STUDY TEXT:
The chickens arrived in early May. They were three weeks old. They had their own chicken coop that they stayed in at night while the skunk slinked by and the coyotes howled.

Ken and Malinda Stuchlik bought the 14 chickens to make eggs. They knew it was a 16- to 18-week cycle before any chickens produced. So for the first few months there was not any expectation of finding eggs.

The single young rooster found his voice in the beginning of August, and soon afterward, the Stuchliks began checking the coop for eggs.

But the chickens did not lay eggs. Instead, they barreled out of the coop in the morning sunlight, fanning out over the property on their rural Marion farm. The fowl picked the ground clean of grasshoppers and grubs. They had to be shooed away from pecking at the young flowers surrounding the house.

The chickens also pecked at exposed toes and black walnuts that fell from the tree and cracked open. They ate plenty of chicken scratch tossed to them by the Stuchliks and their young granddaughters. In other words, the Rhode Island Red and Plymouth Rock hens ate and ate. And routinely Ken and Malinda checked the nests in the coop for eggs. They found none.

August was nearly over.

“These chickens,” said Ken Stuchlik, who retired from a career in engineering to farm. “If they don’t start producing, we’ll going to have a chicken dinner.”

INFORMATION PROVIDED:
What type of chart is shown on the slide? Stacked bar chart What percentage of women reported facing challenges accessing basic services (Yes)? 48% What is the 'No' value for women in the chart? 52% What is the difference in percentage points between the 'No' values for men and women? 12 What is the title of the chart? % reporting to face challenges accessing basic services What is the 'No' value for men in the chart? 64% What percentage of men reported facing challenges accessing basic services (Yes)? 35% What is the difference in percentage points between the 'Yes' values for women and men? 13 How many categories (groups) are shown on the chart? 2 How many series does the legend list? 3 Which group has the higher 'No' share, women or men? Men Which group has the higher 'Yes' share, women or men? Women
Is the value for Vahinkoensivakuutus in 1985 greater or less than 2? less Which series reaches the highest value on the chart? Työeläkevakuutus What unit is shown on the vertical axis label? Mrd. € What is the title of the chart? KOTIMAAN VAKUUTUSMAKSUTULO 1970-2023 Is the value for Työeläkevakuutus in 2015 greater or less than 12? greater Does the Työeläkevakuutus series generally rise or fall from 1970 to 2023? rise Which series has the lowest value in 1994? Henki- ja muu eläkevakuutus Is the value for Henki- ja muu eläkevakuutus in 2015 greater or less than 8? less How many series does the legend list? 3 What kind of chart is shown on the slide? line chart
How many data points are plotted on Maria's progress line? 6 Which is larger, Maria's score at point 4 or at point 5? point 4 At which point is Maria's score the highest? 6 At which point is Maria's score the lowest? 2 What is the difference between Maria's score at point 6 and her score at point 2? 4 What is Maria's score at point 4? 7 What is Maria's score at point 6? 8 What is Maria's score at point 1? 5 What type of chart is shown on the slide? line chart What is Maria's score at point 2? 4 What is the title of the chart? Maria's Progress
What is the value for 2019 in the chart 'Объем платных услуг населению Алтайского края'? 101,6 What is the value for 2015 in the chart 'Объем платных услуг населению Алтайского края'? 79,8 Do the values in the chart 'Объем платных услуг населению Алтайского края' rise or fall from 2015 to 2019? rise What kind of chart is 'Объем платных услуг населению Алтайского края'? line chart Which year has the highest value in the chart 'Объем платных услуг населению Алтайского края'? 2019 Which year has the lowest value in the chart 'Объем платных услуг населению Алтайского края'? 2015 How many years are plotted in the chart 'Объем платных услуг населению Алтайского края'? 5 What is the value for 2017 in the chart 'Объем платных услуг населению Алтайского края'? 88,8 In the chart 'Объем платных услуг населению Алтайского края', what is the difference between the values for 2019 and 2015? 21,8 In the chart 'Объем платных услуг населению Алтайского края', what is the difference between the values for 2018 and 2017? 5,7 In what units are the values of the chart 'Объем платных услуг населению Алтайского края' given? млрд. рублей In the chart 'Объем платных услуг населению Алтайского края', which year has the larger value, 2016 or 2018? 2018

QUESTIONS ON THE MATERIAL:
1. From the passage about the Stuchliks' chickens, return word for word the stretch from "The chickens arrived" up to and including "checking the coop for eggs.".
2. Carry the account of the Stuchliks' chickens further, picking up right after its last sentence.

RESPONSES BY TASK:
1.
The chickens arrived in early May. They were three weeks old. They had their own chicken coop that they stayed in at night while the skunk slinked by and the coyotes howled.

Ken and Malinda Stuchlik bought the 14 chickens to make eggs. They knew it was a 16- to 18-week cycle before any chickens produced. So for the first few months there was not any expectation of finding eggs.

The single young rooster found his voice in the beginning of August, and soon afterward, the Stuchliks began checking the coop for eggs.

2.
The chickens did not seem concerned. They took their dust baths and found their favorite shady places on the property during the day. And the Stuchliks kept checking the coop.

Then one day something smooth, round and warm appeared. The first egg had arrived. Word of the great discovery spread throughout the family. The young granddaughters visited and picked dozens of eggs over the next few weeks.

The yolks seemed more deeply colored than those in the stores did and there were more and more every day. Egg sandwiches were made for lunch and egg casserole for dinner. Immediate and extended family soon received eggs, as did visitors.

“We have so many,” Malinda Stuchlik said while placing a full egg carton in the refrigerator. Even when one of their young granddaughters dropped a full carton of warm eggs and broke several, the production level did not take a significant hit.

“That’s just how it goes,” Ken Stuchlik said. “They all come at once.”